American mathematician (born 1942)

Audrey Anne Terras (born September 10, 1942) is an American mathematician who works primarily in number theory. Her research has focused on quantum chaos and on various types of zeta functions.

==Early life and education==
Audrey Terras was born September 10, 1942, in Washington, D.C.
She received a BS degree in mathematics from the University of Maryland, College Park (UMD) in 1964, and MA and PhD degrees from Yale University in 1966 and 1970 respectively. She was married to fellow UMD alumnus Riho Terras. She stated in a 2008 interview that she chose to study mathematics because "The U.S. government paid me! And not much! It was the time of Sputnik, so we needed to produce more mathematicians, and when I was deciding between Math and History, they weren’t paying me to do history, they were paying me to do math."

==Career==
Terras joined the University of California, San Diego, as an assistant professor in 1972, and became a full professor there in 1983. She retired in 2010, and currently holds the title of Professor Emerita.

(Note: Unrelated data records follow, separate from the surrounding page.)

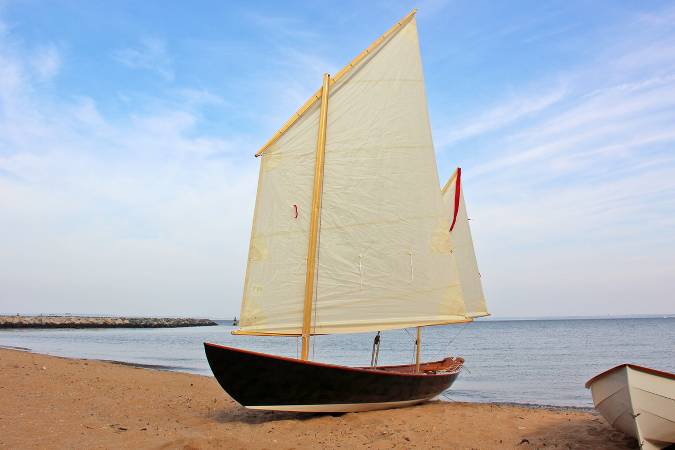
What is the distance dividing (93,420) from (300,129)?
302 inches

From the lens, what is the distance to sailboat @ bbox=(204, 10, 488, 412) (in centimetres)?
1249

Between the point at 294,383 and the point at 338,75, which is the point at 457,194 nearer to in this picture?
the point at 338,75

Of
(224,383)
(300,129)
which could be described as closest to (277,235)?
(300,129)

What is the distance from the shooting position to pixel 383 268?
1310cm

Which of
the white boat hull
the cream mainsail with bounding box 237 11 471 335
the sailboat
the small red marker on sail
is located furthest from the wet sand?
the small red marker on sail

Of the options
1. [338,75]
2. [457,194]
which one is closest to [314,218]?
[338,75]

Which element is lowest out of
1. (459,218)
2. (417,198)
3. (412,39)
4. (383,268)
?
(383,268)

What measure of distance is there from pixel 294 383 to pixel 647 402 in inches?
252

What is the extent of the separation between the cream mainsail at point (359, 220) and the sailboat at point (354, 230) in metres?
0.02

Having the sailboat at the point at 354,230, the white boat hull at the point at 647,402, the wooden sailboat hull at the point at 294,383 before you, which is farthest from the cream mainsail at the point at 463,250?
the white boat hull at the point at 647,402

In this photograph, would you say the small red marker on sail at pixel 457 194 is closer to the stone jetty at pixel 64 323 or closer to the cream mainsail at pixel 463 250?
the cream mainsail at pixel 463 250

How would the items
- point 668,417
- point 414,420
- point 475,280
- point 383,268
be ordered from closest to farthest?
point 668,417, point 414,420, point 383,268, point 475,280

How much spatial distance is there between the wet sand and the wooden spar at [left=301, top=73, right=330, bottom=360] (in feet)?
6.38

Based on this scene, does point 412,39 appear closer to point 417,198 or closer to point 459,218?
point 417,198
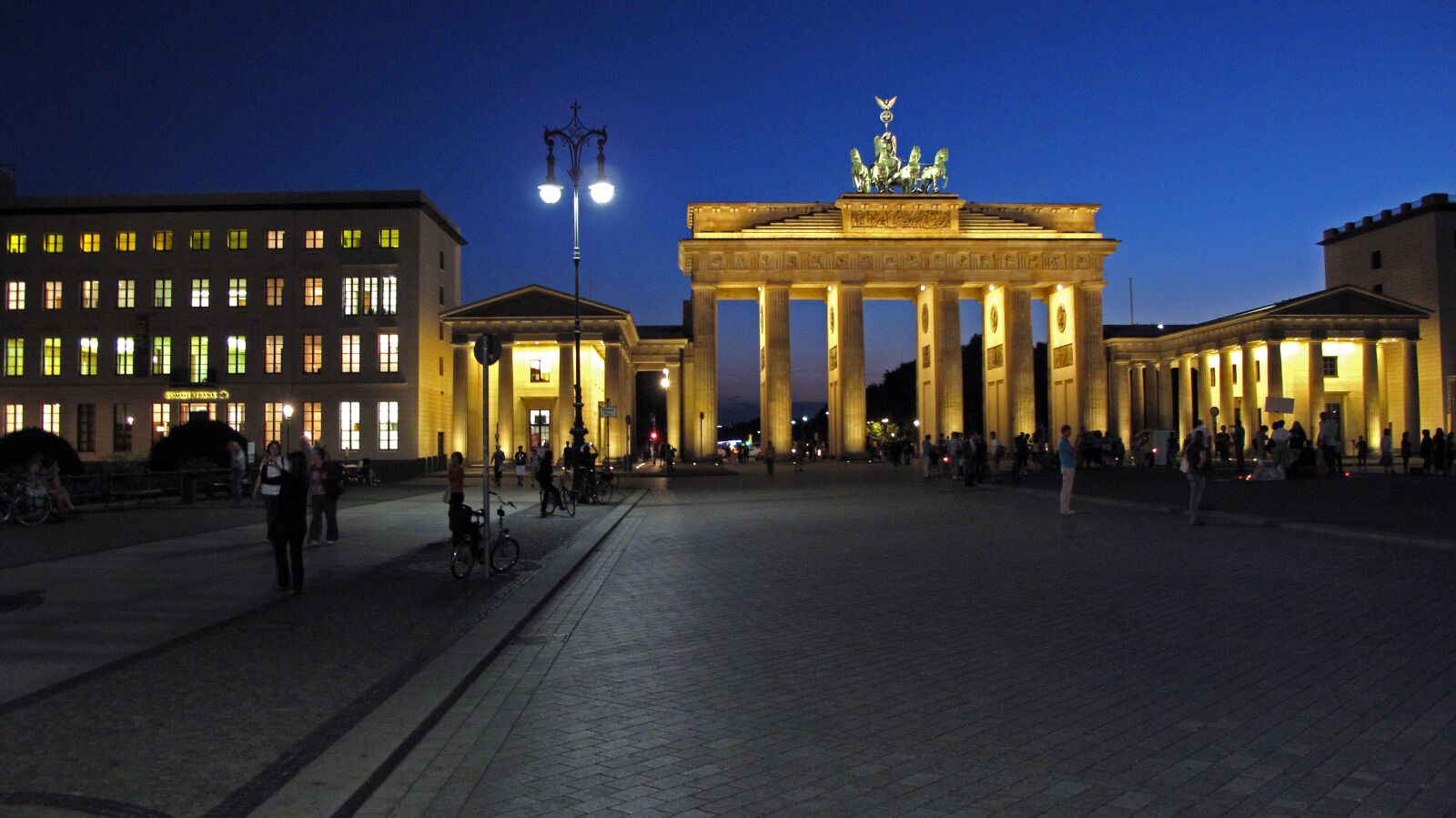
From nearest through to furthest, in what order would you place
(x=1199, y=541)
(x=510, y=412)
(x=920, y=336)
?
(x=1199, y=541)
(x=510, y=412)
(x=920, y=336)

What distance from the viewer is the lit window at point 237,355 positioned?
55.6m

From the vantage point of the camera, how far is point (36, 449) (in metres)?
27.2

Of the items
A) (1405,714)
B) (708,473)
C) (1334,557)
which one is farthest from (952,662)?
(708,473)

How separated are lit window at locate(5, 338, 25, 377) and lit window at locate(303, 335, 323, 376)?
1482cm

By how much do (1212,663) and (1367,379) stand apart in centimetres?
6672

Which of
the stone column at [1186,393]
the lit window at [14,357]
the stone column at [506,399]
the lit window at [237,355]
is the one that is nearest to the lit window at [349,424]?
the lit window at [237,355]

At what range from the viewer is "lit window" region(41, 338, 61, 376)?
182 ft

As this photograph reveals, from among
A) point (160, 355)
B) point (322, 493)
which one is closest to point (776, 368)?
point (160, 355)

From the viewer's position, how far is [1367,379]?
210 ft

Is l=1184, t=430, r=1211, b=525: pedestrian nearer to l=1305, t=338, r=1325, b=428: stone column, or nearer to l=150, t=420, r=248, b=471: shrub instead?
l=150, t=420, r=248, b=471: shrub

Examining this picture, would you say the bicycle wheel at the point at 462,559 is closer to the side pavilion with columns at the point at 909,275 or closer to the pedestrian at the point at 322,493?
the pedestrian at the point at 322,493

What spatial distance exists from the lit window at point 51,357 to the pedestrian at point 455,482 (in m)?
50.2

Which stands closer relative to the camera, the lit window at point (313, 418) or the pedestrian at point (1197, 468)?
the pedestrian at point (1197, 468)

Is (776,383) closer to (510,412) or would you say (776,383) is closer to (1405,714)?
(510,412)
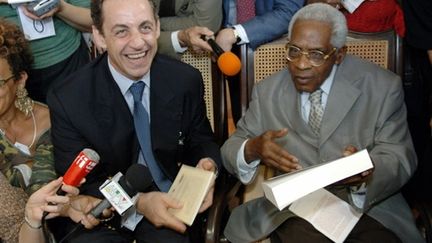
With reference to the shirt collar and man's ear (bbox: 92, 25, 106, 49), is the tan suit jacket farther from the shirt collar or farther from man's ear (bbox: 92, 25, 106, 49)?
man's ear (bbox: 92, 25, 106, 49)

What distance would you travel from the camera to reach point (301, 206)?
204 cm

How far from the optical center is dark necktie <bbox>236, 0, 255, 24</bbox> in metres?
2.56

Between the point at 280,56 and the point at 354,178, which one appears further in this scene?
the point at 280,56

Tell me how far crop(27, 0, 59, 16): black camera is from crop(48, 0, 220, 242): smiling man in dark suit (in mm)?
339

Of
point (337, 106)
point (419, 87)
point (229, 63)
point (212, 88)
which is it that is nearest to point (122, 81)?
point (229, 63)

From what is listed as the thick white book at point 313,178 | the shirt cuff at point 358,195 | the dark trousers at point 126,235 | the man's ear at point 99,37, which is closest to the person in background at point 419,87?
the shirt cuff at point 358,195

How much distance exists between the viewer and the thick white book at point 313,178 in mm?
1551

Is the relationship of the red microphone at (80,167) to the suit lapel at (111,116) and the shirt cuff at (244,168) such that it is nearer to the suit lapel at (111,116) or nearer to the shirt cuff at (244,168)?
the suit lapel at (111,116)

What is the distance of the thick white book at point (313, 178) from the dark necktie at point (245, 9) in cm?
117

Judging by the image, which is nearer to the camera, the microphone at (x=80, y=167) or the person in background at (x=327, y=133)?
the microphone at (x=80, y=167)

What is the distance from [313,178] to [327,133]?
1.90 feet

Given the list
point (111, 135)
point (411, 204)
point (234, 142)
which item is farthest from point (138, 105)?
point (411, 204)

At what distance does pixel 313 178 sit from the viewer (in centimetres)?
156

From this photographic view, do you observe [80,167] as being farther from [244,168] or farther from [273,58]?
[273,58]
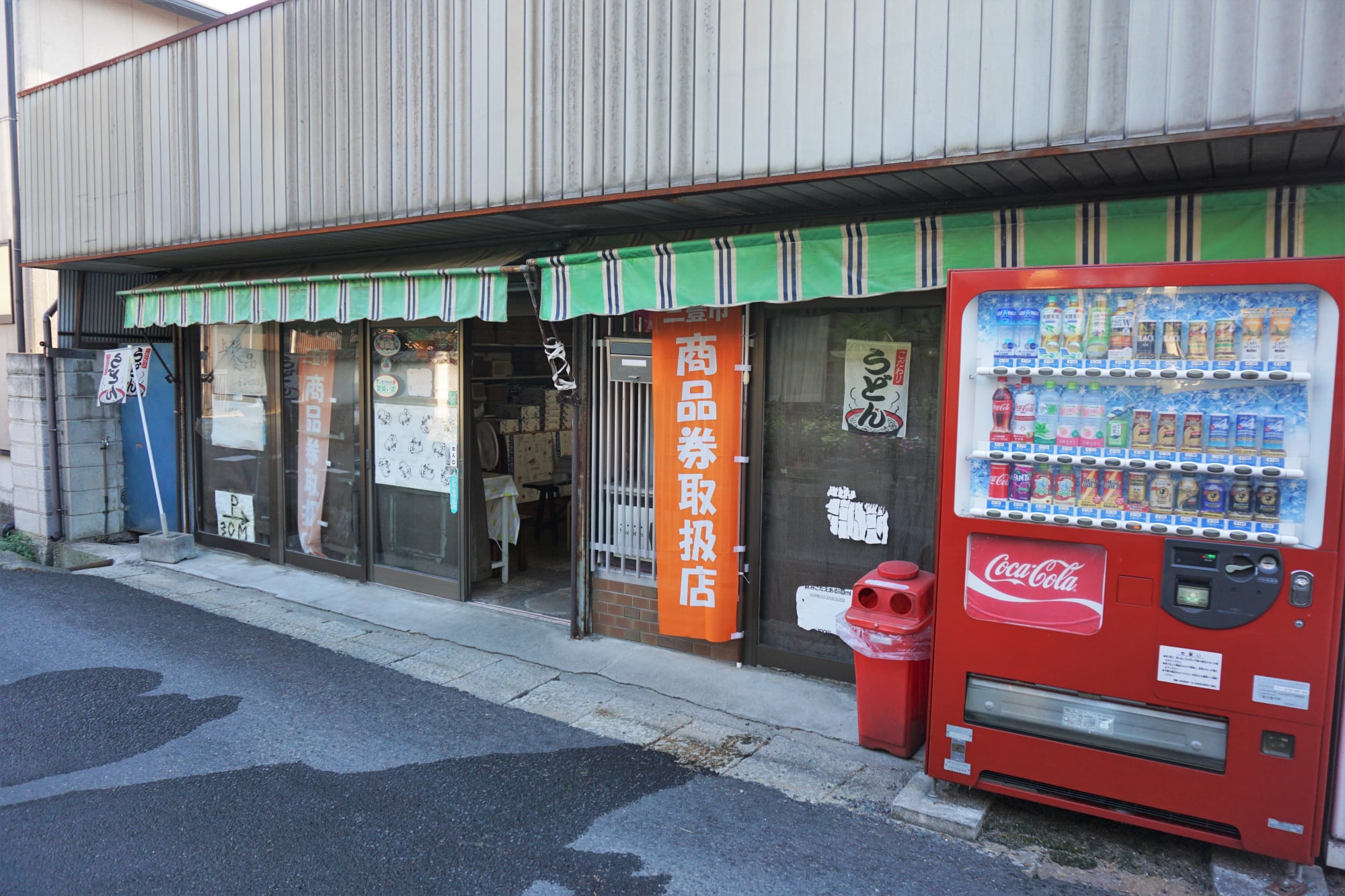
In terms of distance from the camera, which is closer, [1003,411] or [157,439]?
[1003,411]

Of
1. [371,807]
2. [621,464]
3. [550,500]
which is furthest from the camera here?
[550,500]

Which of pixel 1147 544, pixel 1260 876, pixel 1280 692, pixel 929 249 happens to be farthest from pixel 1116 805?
pixel 929 249

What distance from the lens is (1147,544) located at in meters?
4.13

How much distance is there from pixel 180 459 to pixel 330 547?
3.12 metres

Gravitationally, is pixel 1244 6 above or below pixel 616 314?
above

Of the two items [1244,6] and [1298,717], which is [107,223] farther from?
[1298,717]

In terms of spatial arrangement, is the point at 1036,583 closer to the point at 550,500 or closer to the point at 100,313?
the point at 550,500

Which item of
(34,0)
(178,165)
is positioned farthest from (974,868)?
(34,0)

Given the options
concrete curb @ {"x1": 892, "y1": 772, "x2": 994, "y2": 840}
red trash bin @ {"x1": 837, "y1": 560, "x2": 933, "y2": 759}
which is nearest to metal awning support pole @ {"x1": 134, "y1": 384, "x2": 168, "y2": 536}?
red trash bin @ {"x1": 837, "y1": 560, "x2": 933, "y2": 759}

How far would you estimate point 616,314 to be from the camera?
6.65m

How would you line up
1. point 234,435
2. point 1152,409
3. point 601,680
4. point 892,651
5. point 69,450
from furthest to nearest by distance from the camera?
point 69,450 → point 234,435 → point 601,680 → point 892,651 → point 1152,409

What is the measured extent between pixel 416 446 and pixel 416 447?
0.01 meters

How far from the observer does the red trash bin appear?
16.8ft

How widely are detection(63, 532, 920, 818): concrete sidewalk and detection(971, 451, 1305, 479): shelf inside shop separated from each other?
1.97 meters
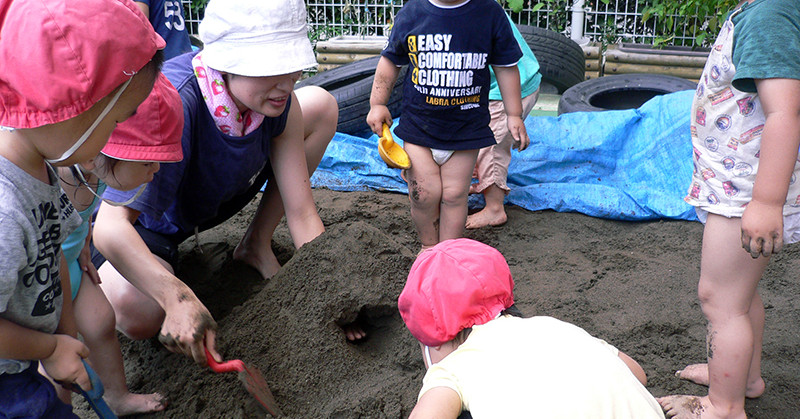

As an undergraduate Terras was inspired by her teacher Sigekatu Kuroda to become a number theorist; she was especially interested in the use of analytic techniques to get algebraic results. Today her research interests are in number theory, harmonic analysis on symmetric spaces and finite groups, special functions, algebraic graph theory, zeta functions of graphs, arithmetical quantum chaos, and the Selberg trace formula.

==Recognition==
Terras was elected a Fellow of the American Association for the Advancement of Science in 1982. She was the Association for Women in Mathematics-
Mathematical Association of America AWM/MAA Falconer Lecturer in 2000, speaking on "Finite Quantum Chaos,"
and the AWM's Noether Lecturer in 2008, speaking on "Fun with Zeta Functions of Graphs". In 2012 she became a fellow of the American Mathematical Society.
She is part of the 2019 class of fellows of the Association for Women in Mathematics.

==Selected publications==
- Terras, Audrey (1985). "Harmonic Analysis on Symmetric Spaces and Applications"
- Terras, Audrey (1988). "Harmonic Analysis on Symmetric Spaces and Applications"
- Terras, Audrey (1999). "Fourier Analysis on Finite Groups and Applications"
- Terras, Audrey (2002). "Finite Quantum Chaos" Article based on her 2000 Falconer lecture.
- Terras, Audrey (2007). "A Stroll Through the Garden of Graph Zeta Functions" Draft of a book on zeta functions of graphs.